Almost every government accounting analyst regards this process a horrendously bad bargain for the taxpayer. An old design F4-E Phantom, properly upgraded, which has served U.S. military for decades can be made to be exceptionally cost effective while delivering all the missions imagined by the military, and it could do it for a fraction of the cost. Put two brand new gas turbine engines (replacing the turbojets), put an AESA radar in with advanced avionics, upgrade the body surfaces with composites (to reduce weight and reduce RCS emissions for stealth capability), and a few other systems and modifications (e.g. elevated cockpit, single seater fighter/bomber, FLIR, stealthy stabilizers, large radar antenna, etc.), and you now have an aircraft with similar range, mission tactical capabilities, on a solid, proven and tested platform, and all of it comes to about $30 million per aircraft. That is about $100 million less than an F35 when you include the engine cost for the F-35. And to those people that claim the F-35 is a great way to get our allies around the world to pay us for the blanket protection U.S. provides and charging them for this advanced aircraft is a tax on American military services, I would say ... you are mistaking. Our so called allies stick to a very low budget for their defense and get a lot more out of us than we get from them.

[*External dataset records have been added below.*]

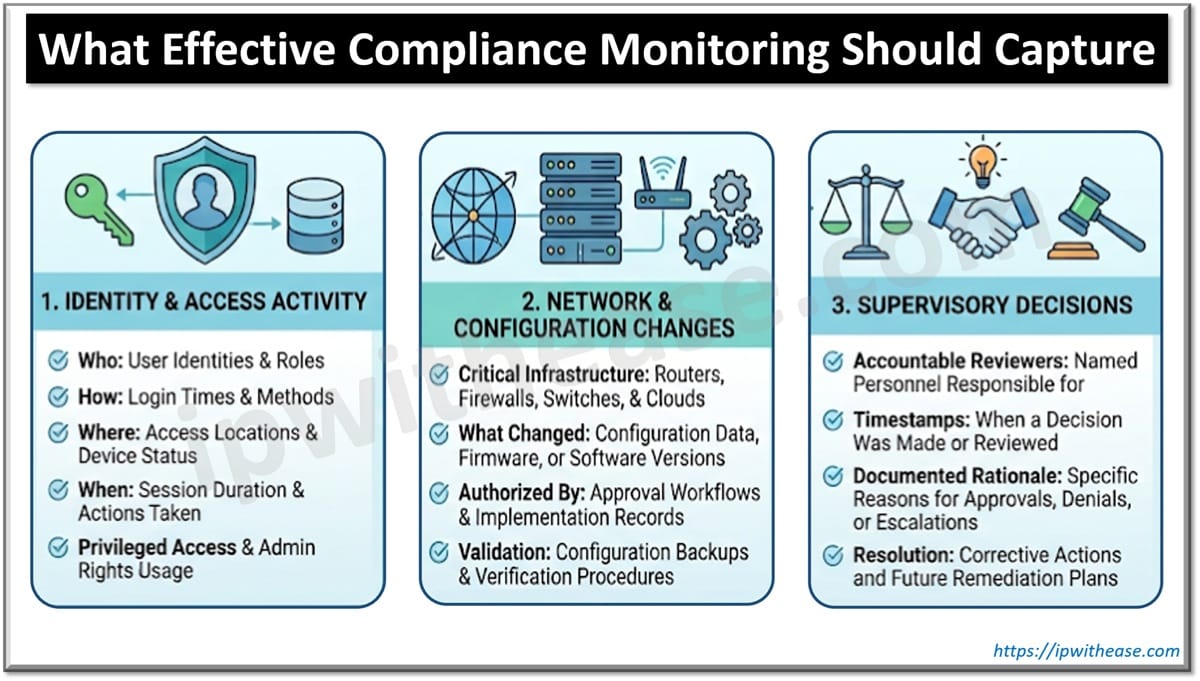 What Effective Compliance Monitoring Should Capture

1. IDENTITY & ACCESS ACTIVITY

Who: User Identities & Roles

How: Login Times & Methods

Where: Access Locations & Device Status

When: Session Duration & Actions Taken

Privileged Access & Admin Rights Usage

2. NETWORK & CONFIGURATION CHANGES

Critical Infrastructure: Routers, Firewalls, Switches, & Clouds

What Changed: Configuration Data, Firmware, or Software Versions

Authorized By: Approval Workflows & Implementation Records

Validation: Configuration Backups & Verification Procedures

3. SUPERVISORY DECISIONS

Accountable Reviewers: Named Personnel Responsible for

Timestamps: When a Decision Was Made or Reviewed

Documented Rationale: Specific Reasons for Approvals, Denials, or Escalations

Resolution: Corrective Actions and Future Remediation Plans

ipwithease.com

https://ipwithease.com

This would be an incredible aircraft with amazing capabilities for a fraction of the cost. And now, you can build higher quantities if you want higher mission performance results. For the purchase price of a single F-35, you could buy four upgraded F-4Z (let’s call it). And, we did not have to spend $400 billion just for the R&D program before buying a single F-35. Does this not make sense?
Unfortunately, the complex F-35 has been plagued by a spectacular array of technical issues and mishaps each delaying the delivery of the final product adding enormous cost to the program. These technical issues have been so critical that at times the fighter jet was not certified (nor allowed) to fly at night, or during rain, or within 25 miles of lightning, or above the speed of sound, or while climbing at an angle above 18 degrees. The engine development for the F-35 has been a giant nightmare for the developers and systems integrators. Still the program continues.
Instead of having this very expensive jobs program, how about if we just pay for college tuition and let people acquire skills and knowledge and then let them get a job and build a great career without wasting money on junk weapons that don’t really add any value to our quality of life? Or is asking that question now labeled as “Un-American” or “Unpatriotic”?